> Work order
Every entry must be output exactly as it was written.

━━━ Supplied material

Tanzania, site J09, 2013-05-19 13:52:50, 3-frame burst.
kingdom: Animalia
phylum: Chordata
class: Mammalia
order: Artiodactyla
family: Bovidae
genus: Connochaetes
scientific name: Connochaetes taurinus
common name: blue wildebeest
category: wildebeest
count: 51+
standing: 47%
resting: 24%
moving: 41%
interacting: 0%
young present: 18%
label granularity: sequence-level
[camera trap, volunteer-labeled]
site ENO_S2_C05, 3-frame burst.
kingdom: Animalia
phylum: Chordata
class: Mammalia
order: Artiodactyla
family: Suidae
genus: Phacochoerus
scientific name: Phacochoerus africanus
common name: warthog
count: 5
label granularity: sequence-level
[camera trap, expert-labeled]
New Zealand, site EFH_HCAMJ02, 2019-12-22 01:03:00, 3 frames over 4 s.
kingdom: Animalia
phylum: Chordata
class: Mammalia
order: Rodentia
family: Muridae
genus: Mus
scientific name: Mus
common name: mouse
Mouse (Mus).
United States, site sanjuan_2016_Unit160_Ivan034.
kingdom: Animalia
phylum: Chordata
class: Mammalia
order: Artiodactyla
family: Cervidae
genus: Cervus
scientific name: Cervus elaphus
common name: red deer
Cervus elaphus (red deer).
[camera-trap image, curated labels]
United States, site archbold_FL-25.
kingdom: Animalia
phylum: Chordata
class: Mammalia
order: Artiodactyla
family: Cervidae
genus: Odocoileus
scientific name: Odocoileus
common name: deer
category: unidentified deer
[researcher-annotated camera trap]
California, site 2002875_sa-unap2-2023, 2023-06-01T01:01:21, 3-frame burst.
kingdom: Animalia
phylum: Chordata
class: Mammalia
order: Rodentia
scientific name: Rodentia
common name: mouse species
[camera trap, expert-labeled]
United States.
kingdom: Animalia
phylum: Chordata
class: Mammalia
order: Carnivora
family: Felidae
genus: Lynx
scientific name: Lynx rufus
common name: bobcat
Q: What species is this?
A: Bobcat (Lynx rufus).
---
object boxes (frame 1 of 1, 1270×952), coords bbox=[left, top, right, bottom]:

━━━━━━

> Response
Tanzania, site J09, 2013-05-19 13:52:50, 3-frame burst.
kingdom: Animalia
phylum: Chordata
class: Mammalia
order: Artiodactyla
family: Bovidae
genus: Connochaetes
scientific name: Connochaetes taurinus
common name: blue wildebeest
category: wildebeest
count: 51+
standing: 47%
resting: 24%
moving: 41%
interacting: 0%
young present: 18%
label granularity: sequence-level
[camera trap, volunteer-labeled]
site ENO_S2_C05, 3-frame burst.
kingdom: Animalia
phylum: Chordata
class: Mammalia
order: Artiodactyla
family: Suidae
genus: Phacochoerus
scientific name: Phacochoerus africanus
common name: warthog
count: 5
label granularity: sequence-level
[camera trap, expert-labeled]
New Zealand, site EFH_HCAMJ02, 2019-12-22 01:03:00, 3 frames over 4 s.
kingdom: Animalia
phylum: Chordata
class: Mammalia
order: Rodentia
family: Muridae
genus: Mus
scientific name: Mus
common name: mouse
Mouse (Mus).
United States, site sanjuan_2016_Unit160_Ivan034.
kingdom: Animalia
phylum: Chordata
class: Mammalia
order: Artiodactyla
family: Cervidae
genus: Cervus
scientific name: Cervus elaphus
common name: red deer
Cervus elaphus (red deer).
[camera-trap image, curated labels]
United States, site archbold_FL-25.
kingdom: Animalia
phylum: Chordata
class: Mammalia
order: Artiodactyla
family: Cervidae
genus: Odocoileus
scientific name: Odocoileus
common name: deer
category: unidentified deer
[researcher-annotated camera trap]
California, site 2002875_sa-unap2-2023, 2023-06-01T01:01:21, 3-frame burst.
kingdom: Animalia
phylum: Chordata
class: Mammalia
order: Rodentia
scientific name: Rodentia
common name: mouse species
[camera trap, expert-labeled]
United States.
kingdom: Animalia
phylum: Chordata
class: Mammalia
order: Carnivora
family: Felidae
genus: Lynx
scientific name: Lynx rufus
common name: bobcat
Q: What species is this?
A: Bobcat (Lynx rufus).
---
object boxes (frame 1 of 1, 1270×952), coords bbox=[left, top, right, bottom]:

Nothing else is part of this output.